+++ Raw data

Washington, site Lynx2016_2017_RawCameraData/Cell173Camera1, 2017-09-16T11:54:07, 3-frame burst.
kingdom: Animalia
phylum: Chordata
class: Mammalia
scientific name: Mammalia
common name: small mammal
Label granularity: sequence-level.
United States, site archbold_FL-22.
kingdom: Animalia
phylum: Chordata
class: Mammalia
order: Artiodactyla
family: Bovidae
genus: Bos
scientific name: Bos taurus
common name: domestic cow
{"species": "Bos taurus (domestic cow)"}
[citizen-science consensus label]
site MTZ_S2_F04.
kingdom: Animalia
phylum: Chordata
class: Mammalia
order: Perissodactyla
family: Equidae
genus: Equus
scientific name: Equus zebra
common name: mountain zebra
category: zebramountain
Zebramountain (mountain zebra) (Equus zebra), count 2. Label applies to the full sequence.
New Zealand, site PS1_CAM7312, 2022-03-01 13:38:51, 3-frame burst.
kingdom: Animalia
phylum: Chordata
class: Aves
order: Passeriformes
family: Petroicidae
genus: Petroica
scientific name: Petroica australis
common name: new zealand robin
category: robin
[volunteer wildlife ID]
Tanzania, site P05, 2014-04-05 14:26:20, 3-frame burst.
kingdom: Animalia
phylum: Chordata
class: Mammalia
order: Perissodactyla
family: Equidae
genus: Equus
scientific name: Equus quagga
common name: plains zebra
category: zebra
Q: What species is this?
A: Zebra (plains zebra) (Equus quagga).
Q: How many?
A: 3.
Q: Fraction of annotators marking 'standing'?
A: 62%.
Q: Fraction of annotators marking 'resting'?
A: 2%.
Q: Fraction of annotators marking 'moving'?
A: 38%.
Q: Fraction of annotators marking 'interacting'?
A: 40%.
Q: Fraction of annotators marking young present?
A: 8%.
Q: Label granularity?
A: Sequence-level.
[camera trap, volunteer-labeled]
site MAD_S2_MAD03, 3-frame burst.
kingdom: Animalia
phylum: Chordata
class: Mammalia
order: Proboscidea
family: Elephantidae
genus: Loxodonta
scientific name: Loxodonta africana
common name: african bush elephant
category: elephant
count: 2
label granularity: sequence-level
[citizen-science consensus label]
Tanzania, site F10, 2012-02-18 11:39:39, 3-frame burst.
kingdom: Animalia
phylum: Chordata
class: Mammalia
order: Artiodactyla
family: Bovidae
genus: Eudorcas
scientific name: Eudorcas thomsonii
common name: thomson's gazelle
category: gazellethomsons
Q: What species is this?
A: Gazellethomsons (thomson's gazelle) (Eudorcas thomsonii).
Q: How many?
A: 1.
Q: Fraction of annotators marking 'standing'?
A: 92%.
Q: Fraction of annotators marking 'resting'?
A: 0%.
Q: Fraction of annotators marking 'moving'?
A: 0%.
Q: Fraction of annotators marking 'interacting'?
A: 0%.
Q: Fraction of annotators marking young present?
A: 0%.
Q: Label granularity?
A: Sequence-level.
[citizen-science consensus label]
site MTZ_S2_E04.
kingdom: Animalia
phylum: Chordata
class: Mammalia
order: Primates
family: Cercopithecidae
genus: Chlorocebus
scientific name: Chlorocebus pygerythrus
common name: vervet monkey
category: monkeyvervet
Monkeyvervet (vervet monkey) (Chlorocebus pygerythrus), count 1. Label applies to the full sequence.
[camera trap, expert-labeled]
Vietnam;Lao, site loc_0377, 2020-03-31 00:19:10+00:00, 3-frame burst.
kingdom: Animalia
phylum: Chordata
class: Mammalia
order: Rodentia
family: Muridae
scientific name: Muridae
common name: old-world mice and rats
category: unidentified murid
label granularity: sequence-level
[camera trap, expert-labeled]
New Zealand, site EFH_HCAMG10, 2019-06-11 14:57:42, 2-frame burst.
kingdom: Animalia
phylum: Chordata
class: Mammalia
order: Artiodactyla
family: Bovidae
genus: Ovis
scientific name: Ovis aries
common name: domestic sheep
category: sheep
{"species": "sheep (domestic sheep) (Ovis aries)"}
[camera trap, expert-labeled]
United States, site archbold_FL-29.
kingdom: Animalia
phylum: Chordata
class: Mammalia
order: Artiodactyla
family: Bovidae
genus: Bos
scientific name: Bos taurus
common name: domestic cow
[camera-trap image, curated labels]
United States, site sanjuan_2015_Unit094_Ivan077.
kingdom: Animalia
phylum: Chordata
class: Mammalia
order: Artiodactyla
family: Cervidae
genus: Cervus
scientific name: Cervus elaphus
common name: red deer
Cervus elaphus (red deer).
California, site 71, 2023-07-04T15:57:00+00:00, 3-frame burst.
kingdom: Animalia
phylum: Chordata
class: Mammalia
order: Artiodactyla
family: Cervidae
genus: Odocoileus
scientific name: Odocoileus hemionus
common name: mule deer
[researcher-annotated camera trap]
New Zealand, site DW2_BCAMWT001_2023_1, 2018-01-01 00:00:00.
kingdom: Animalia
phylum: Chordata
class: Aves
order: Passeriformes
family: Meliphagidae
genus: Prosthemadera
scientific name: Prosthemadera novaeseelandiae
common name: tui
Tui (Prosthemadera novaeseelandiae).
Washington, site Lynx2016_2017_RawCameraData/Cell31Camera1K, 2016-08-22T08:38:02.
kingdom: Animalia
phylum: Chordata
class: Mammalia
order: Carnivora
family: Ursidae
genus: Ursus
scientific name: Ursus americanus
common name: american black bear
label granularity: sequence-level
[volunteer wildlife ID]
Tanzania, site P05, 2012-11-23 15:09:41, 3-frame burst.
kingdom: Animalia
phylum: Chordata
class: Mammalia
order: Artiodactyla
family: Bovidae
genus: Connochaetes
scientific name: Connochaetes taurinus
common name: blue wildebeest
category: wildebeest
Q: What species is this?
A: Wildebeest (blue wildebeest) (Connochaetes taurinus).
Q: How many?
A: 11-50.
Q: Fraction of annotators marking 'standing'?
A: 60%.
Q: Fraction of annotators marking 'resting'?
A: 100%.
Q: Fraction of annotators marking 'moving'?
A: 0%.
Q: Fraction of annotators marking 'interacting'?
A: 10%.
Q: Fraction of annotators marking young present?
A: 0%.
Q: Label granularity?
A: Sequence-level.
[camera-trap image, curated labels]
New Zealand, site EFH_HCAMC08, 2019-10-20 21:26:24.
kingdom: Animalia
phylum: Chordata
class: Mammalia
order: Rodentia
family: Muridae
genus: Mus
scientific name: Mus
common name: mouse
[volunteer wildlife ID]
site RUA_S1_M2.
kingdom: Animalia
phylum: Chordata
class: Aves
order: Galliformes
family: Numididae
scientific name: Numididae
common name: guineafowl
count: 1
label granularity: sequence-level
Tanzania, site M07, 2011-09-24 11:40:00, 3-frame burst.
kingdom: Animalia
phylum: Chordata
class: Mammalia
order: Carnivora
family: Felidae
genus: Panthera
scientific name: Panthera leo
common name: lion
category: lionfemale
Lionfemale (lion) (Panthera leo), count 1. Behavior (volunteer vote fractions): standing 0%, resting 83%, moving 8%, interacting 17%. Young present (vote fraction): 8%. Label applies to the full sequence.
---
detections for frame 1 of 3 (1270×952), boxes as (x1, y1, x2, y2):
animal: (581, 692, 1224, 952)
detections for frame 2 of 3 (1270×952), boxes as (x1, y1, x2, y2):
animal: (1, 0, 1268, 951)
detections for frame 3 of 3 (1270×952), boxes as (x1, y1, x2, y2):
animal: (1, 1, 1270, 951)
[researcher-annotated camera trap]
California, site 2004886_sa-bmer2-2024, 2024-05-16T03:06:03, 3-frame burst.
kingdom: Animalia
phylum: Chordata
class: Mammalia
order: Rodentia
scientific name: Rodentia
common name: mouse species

++++++

Activity: Please copy out every line in the listing that has the string "domestic".

Task response:
common name: domestic cow
{"species": "Bos taurus (domestic cow)"}
common name: domestic sheep
{"species": "sheep (domestic sheep) (Ovis aries)"}
common name: domestic cow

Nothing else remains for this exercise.